The main features of this scheme u/s 199C are:
1) The declarant makes a voluntary declaration of his undisclosed income in the form of cash or bank deposit before 1.4.2017
2) Tax Implications on the undisclosed Income will be –
The tax will be @ 30% of undisclosed income plus 33% surcharge on tax payable plus 10% penalty on undisclosed income i.e. Total tax will be 49.9% of undisclosed income.
3) The declarant will also have to deposit 25% of the undisclosed income in Pradhan Mantri Garib Kalyan Deposit Scheme 2016. The deposit will not earn any interest. This deposit may be withdrawn only after four years from the date of deposit.
4) Hence, on declaration under this scheme, only 25% will be available for the assesse to withdraw.
Any amount declared under this scheme will be treated as separate income of the assesse, with separate section u/s 199C on taxation. This will not be included in the total income of the assesse. Also, no deductions w.r.t expenses, losses or set-offs will be allowed against this.
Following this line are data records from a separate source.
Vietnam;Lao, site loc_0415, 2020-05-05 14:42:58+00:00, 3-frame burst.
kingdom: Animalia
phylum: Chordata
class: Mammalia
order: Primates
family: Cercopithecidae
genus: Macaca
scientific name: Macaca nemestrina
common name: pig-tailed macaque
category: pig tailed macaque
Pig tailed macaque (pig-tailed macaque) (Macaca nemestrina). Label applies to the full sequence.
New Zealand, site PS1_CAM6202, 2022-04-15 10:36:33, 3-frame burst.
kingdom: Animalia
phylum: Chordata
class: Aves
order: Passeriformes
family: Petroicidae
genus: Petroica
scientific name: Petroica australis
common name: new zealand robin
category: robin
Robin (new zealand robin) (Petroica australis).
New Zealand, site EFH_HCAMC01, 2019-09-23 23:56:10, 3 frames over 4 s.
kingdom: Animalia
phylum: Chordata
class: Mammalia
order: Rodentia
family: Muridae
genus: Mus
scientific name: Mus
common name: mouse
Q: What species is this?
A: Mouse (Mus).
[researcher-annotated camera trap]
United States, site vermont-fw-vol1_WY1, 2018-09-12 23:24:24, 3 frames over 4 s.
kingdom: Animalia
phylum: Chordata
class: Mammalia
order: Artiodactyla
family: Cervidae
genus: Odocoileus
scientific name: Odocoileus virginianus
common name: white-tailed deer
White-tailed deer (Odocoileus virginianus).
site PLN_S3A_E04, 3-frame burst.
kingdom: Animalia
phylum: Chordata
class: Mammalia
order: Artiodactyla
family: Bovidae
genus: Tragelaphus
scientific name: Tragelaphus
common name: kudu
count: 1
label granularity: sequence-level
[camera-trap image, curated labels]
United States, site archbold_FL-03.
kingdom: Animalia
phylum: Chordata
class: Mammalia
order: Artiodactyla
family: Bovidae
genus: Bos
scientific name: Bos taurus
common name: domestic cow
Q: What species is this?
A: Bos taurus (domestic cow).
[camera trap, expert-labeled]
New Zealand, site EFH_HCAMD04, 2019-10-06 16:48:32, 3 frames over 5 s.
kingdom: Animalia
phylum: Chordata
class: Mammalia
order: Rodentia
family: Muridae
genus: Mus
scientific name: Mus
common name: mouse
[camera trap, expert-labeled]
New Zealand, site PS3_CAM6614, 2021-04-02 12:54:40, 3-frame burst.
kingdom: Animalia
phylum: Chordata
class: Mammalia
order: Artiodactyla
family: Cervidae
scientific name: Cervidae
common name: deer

The declarations of undisclosed income made under the Yojana will not be used as evidence under provisions of any other law, except in the following:
(i) the Prohibition of Benami Property Transactions Act, 1988,
(ii) the Prevention of Money Laundering Act, 2002,
(iii) the Unlawful Activities (Prevention) Act, 1967,
(iv) the Black Money (Undisclosed Foreign Income and Assets) and Imposition of Tax Act, 2015,
(v) the Special Court (Trial of Offences Relating to Transactions in Securities) Act, 1992.
Procedure to declare and file under the Yojana:
1. Tax, Surcharge and Penalty must be paid before declaration u/s 199C
2. Deposit u/s 199F in Pradhan Mantri Garib Kalyan Deposit Scheme 2016 must be made before declaration u/s 199C
3. Declaration should be made along with the proofs for payment of Tax, Surcharge and Penalty.
What happens if the assesse does not declare under Yojana and is caught by the Tax Department for having undisclosed income?
If a person having black money, does not disclose the income under Yojana and is caught by the ITD, the following are the implications
1) Tax u/s 115BBE @ 60% of undisclosed income plus 25% surcharge on tax payable plus 10% penalty u/s 271AAC on tax payable i.e. Total tax will be 82.5% of undisclosed income.
Further, the ITD may initiate search and seizure proceedings in case of suspicion of black money hoardings. The Section 271AAB has also been amended to increase the penalty on any undisclosed income seized during Search & Seizure proceedings which is levied in addition to the tax payables.
30% penalty on undisclosed income if tax payer admits holding such income.
60% penalty on undisclosed income if tax payer does not admit to holding such income.